Civic Crowdfunding: Participatory Communities, Entrepreneurs and the Political Economy of Place


Rodrigo Davis: “Today I’m capping two years of studying the emergence of civic crowdfunding by submitting my master’s thesis to the MIT archives…You can read Civic Crowdfunding: Participatory Communities, Entrepreneurs and the Political Economy of Place in its entirety (173 pages) now,…
Crowdfunding is everywhere. People are using it to fund watches, comic books, even famous film directors are doing it. In what is now a $6 billion industry globally, I think the most interesting, disruptive and exciting work that’s happening is in donation-based crowdfunding. That’s worth, very roughly, $1.2 billion a year worldwide per year. Within that subset, I’ve been looking at civic projects, people who are producing shared goods for a community or broader public. These projects build on histories of community fundraising and resource pooling that long predate the Internet; what’s changed is that we’ve created a scalable, portable platform model to carry out these existing practices.
So how is civic crowdfunding doing? When I started this project very few people were using that term. No one had done any aggregated data collection and published it. So I decided to take on that task. I collected data on 1224 projects between 2010 and March 2014, which raised $10.74 million in just over three years. I focused on seven platforms: Catarse (Brazil), Citizinvestor (US), Goteo (Spain), IOBY (US), Kickstarter (US), Neighbor.ly (US) and Spacehive (UK). I didn’t collect everything. …
Here are four things I found out about civic crowdfunding.

  1. Civic crowdfunding is small-scale but relatively successful, and it has big ambitions.Currently the average civic crowdfunding project is small in scale: $6,357 is the median amount raised. But these civic projects seem to be doing pretty well. Projects tagged ‘civic’ on Kickstarter, for instance, succeed 81% of the time. If Civic were a separate category, it would be Kickstarter’s most successful category. Meanwhile, most platform owners and some incumbent institutions see civic crowdfunding as a new mechanism for public-private partnerships capable of realizing large-scale projects. In a small minority of cases, such as the three edge-case projects I explored in Chapter 3 of my thesis, civic crowdfunding has begun to fulfill some of those ambitions. For the center of gravity to shift further in the direction of these potential outcomes, though, existing institutions, including government, large non-profits and the for-profit sector, will need to engage more comprehensively with the process.
  2. Civic crowdfunding started as a hobby for green space projects by local non-profits, but larger organizations are getting involved. Almost a third of campaigners are using civic crowdfunding platforms for park and garden-related projects (29%). Event-based projects, and education and training are also popular. Sports and mobility projects are pretty uncommon. The frequency of garden and park projects is partly because these projects are not capital intensive, and they’re uncontroversial. That’s also changing. Organizations from governments to corporations and large foundations, are exploring ways to support crowdfunding for a much wider range of community-facing activities.
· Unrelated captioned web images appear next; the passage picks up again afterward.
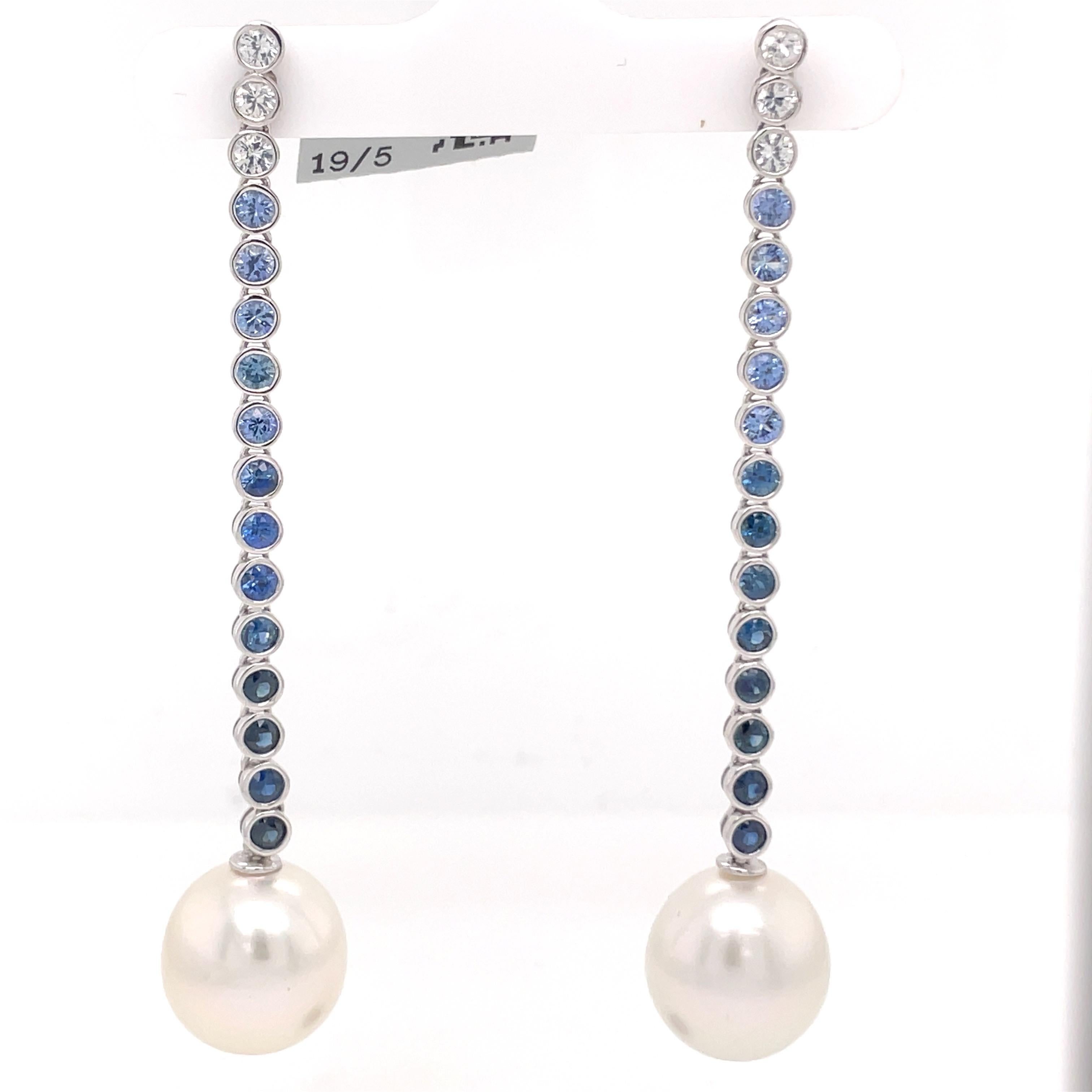 Contemporary 18 Karat White Gold Sapphire Ombree Pearl Drop Earrings 2.99 Carats For Sale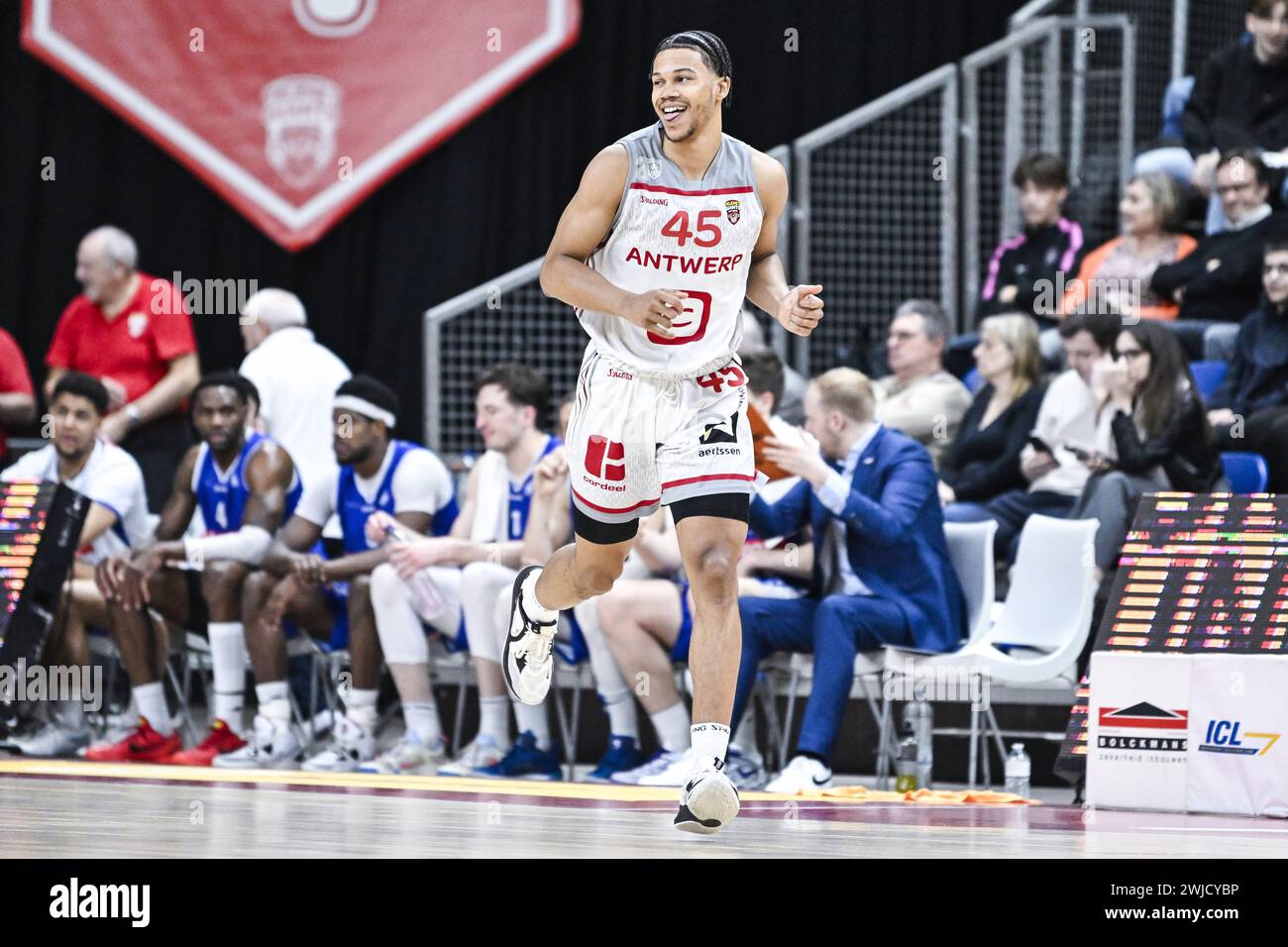 Antwerp, Belgium. 14th Feb, 2024. Antwerp's Rasir Bolton celebrates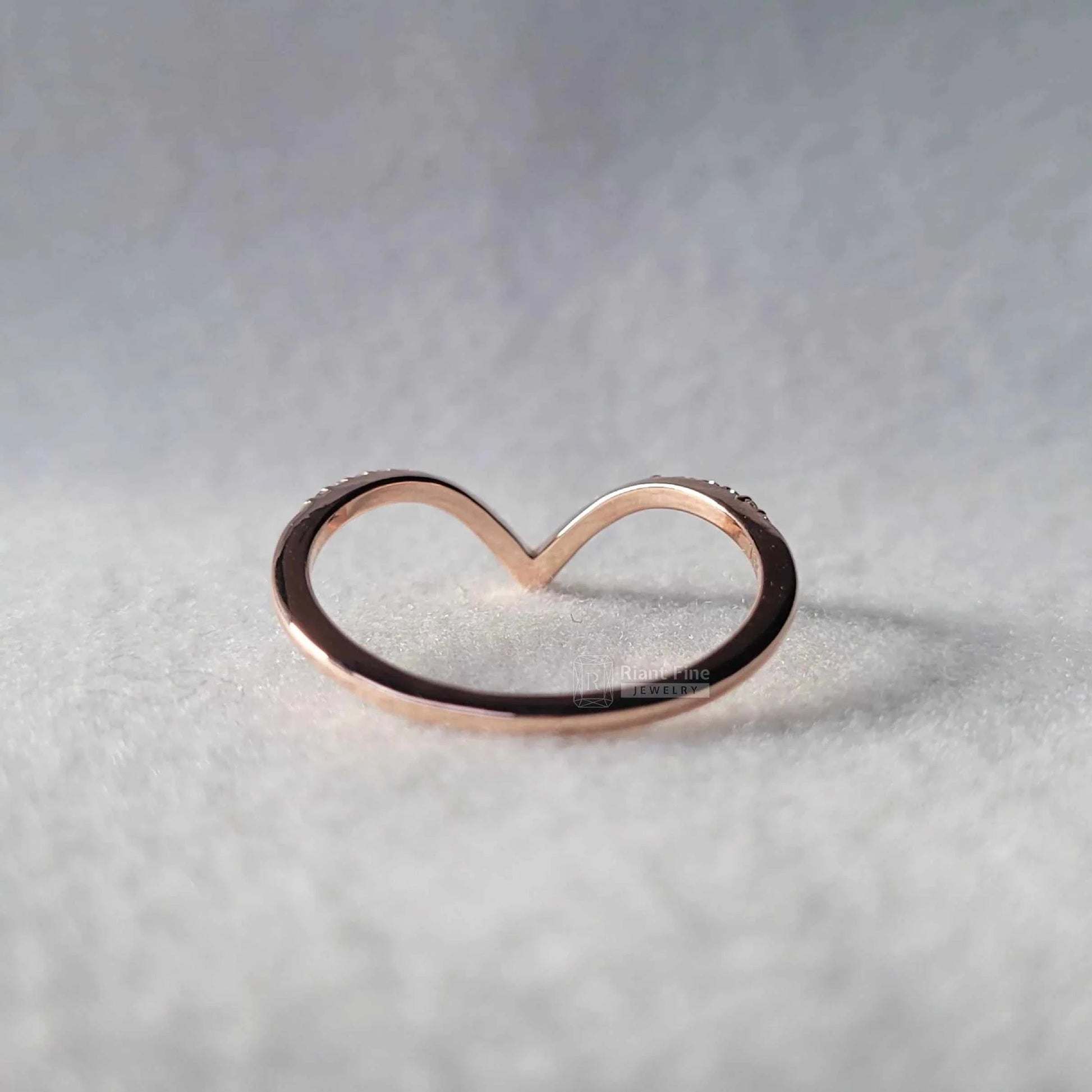 14K Rose Gold Curved Wedding Bands with Diamonds - Riant Fine Jewelry LLC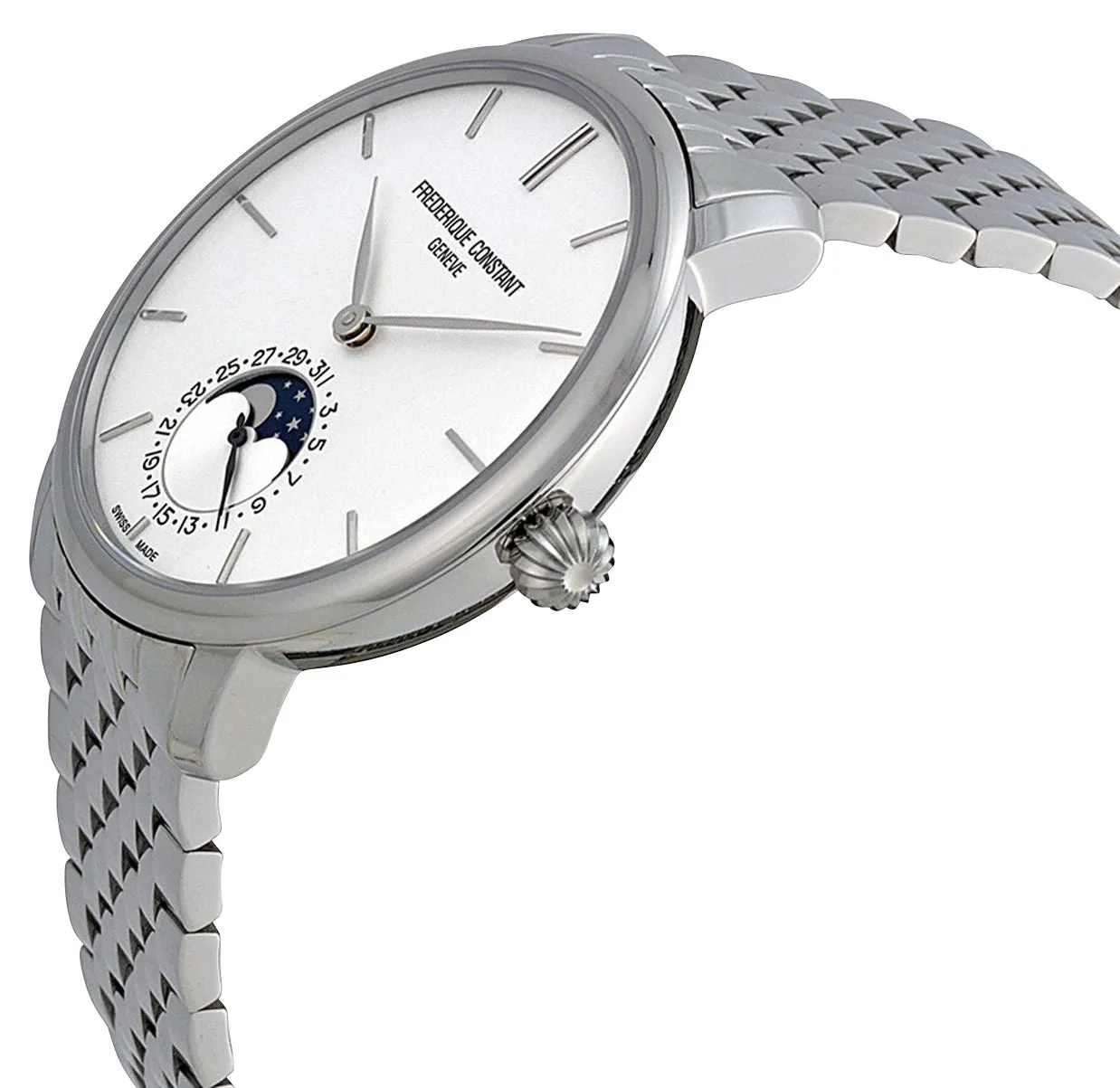 Frederique Constant Slimline Moonphase Automatic Stainless Steel Silver Dial Date Mens Watch FC-705S4S6B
Their modes of engagement include publicizing campaigns, match-funding campaigns on an ad-hoc basis, running their own campaigns and even building new platforms from the ground up.
  3. Civic crowdfunding is concentrated in cities (especially those where platforms are based). The genre is too new to have spread very effectively, it seems. Five states account for 80% of the projects, and this is partly a function of where the platforms are located. New York, California are our top two, followed by Illinois and Oregon. We know there’s a strong trend towards big cities. It’s hard work for communities to use crowdfunding to get projects off the ground, especially when it’s an unfamiliar process. The platforms have played a critical role in building participants’ understanding of crowdfunding and supporting them through the process.
  4. Civic crowdfunding has the same highly unequal distributional tendencies as other crowd markets. When we look at the size distribution of projects, the first thing we notice is something close to a Pareto distribution, or Long Tail. Most projects are small-scale, but a small number of high-value projects have taken a large share of the total revenue raised by civic crowdfunding. We shouldn’t be surprised by this. On Kickstarter most successful projects are between 5 and 10k, and 47% of civic projects I studied are in the same bracket. The problem is that we tend to remember the outliers, such as Veronica Mars and Spike Lee – because they show what’s possible. But they are still the outliers.

Now, here are two things we don’t know.

  1. Will civic crowdfunding deter public investment or encourage it?
  2. Will civic crowdfunding widen wealth gaps?”